Pontianak (Antara Kalbar) - Aliansi Jurnalis Independen (AJI) Pontianak, menggelar diskusi tentang "safety journalist".


Selain wartawan, penggiat pers kampus juga turut hadir dalam diskusi tersebut. Aktivis Mimbar Untan Pontianak, Rio, mengaku mengalami akan tetapi, dia bingung akan melapor kemana.

"Kami juga sering mengalami kekerasan. Namun, apa yang harus kami lakukan?," ucapnya, bertanya dalam sesi dikusi di Sekretariat AJI Pontianak, Sabtu.

Sekretaris AJI Pontianak, Marhasak Reinardo Sinaga, menjelaskan diskusi ini menjadi penting karena menjadi jurnalis penuh risiko.

"Diskusi ini penting karena profesi wartawan merupakan satu dari profesi yang kerap menjadi sasaran kekerasan," kata Marhasak Reinardo Sinaga.

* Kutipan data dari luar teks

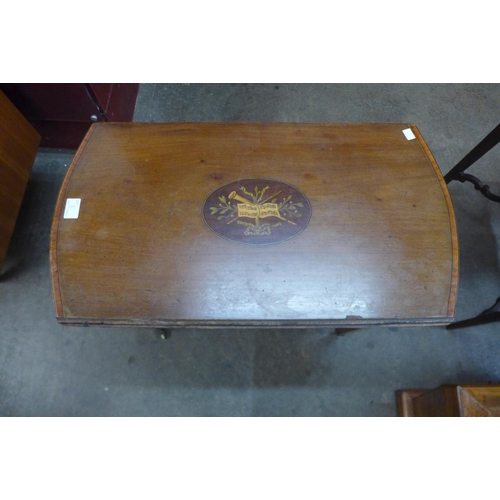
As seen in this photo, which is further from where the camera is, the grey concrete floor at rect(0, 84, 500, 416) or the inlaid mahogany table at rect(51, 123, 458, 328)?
the grey concrete floor at rect(0, 84, 500, 416)

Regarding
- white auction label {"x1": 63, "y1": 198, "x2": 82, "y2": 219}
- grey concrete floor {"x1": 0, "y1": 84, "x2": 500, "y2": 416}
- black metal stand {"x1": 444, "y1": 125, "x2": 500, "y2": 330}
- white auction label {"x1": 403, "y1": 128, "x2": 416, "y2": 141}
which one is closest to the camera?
white auction label {"x1": 63, "y1": 198, "x2": 82, "y2": 219}

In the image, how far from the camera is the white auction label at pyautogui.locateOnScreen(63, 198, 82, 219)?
1211 millimetres

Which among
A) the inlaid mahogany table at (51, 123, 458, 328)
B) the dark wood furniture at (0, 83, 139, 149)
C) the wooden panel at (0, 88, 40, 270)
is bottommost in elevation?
the inlaid mahogany table at (51, 123, 458, 328)

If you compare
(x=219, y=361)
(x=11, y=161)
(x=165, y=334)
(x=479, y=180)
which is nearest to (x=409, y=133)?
(x=479, y=180)

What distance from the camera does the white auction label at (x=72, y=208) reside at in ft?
3.97

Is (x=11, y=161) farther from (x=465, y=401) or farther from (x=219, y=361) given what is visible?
(x=465, y=401)

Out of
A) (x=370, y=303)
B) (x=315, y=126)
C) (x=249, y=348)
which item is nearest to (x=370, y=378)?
(x=249, y=348)

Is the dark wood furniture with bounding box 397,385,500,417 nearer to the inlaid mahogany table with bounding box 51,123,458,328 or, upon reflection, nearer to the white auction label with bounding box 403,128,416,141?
the inlaid mahogany table with bounding box 51,123,458,328

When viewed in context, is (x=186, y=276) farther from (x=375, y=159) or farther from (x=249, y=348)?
(x=375, y=159)

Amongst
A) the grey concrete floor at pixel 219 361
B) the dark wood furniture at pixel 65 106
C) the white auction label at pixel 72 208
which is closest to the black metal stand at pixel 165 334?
the grey concrete floor at pixel 219 361

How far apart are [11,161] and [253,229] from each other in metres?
1.33

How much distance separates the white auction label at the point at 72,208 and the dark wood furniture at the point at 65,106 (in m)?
0.84

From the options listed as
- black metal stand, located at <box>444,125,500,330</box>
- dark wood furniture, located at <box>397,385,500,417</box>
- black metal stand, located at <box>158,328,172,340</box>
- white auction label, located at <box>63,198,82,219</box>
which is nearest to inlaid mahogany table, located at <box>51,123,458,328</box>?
white auction label, located at <box>63,198,82,219</box>

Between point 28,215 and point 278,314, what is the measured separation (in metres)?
1.76
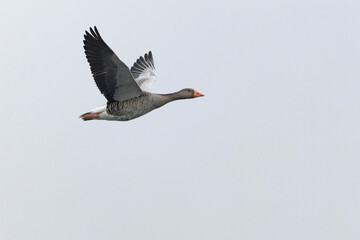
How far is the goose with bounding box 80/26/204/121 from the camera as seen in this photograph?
69.0ft

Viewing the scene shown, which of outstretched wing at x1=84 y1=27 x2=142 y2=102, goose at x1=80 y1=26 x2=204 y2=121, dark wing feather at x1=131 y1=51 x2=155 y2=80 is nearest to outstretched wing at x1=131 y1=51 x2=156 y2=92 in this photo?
dark wing feather at x1=131 y1=51 x2=155 y2=80

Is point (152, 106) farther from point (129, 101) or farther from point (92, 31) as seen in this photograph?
point (92, 31)

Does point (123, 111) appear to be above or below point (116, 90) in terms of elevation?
below

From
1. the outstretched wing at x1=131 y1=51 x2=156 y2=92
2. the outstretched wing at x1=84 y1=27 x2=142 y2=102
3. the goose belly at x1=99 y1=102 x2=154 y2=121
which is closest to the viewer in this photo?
the outstretched wing at x1=84 y1=27 x2=142 y2=102

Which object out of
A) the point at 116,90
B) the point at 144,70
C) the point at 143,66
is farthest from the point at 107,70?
the point at 143,66

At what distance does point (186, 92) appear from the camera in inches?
942

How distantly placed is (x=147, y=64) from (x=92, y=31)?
24.4 ft

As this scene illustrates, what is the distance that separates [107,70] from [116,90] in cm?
98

Marhasak Reinardo Sinaga mengingatkan, apalagi 2018 adalah tahun politik yang rentan terhadap aksi kekerasan yang bisa saja terjadi pada jurnalis. Untuk itulah, keselamatan tetap yang utama.

"Tidak ada berita seharga nyawa," ujar Marhasak Reinardo Sinaga.

Jurnalis senior Kalbar, Yan Andria Soe, berkata langkah damai juga salah satu proses. Dia yakin hal itu, karena proses juga harus berjalan.
Yan Andria Soe juga menekankan, ketika meliput bencana harus berhati-hati. Sebab, keselamatan adalah hal utama.

"Bahaya yang datang dari diri kita, itu akan menimbulkan ke kita. Biasanya ini bencana alam. Semisal longsor, dan lain-lain. Sifatnya bisa diprediksi," ucapnya, berpesan.


Ketua Pewarta Foto Indonesia (PFI) Pontianak, Leo Prima, mengaku prihatin atas tindakan kekerasan terhadap wartawan di lapangan.
"Kekerasan terhadap wartawan selalu berulang," kata dia, mengingatkan.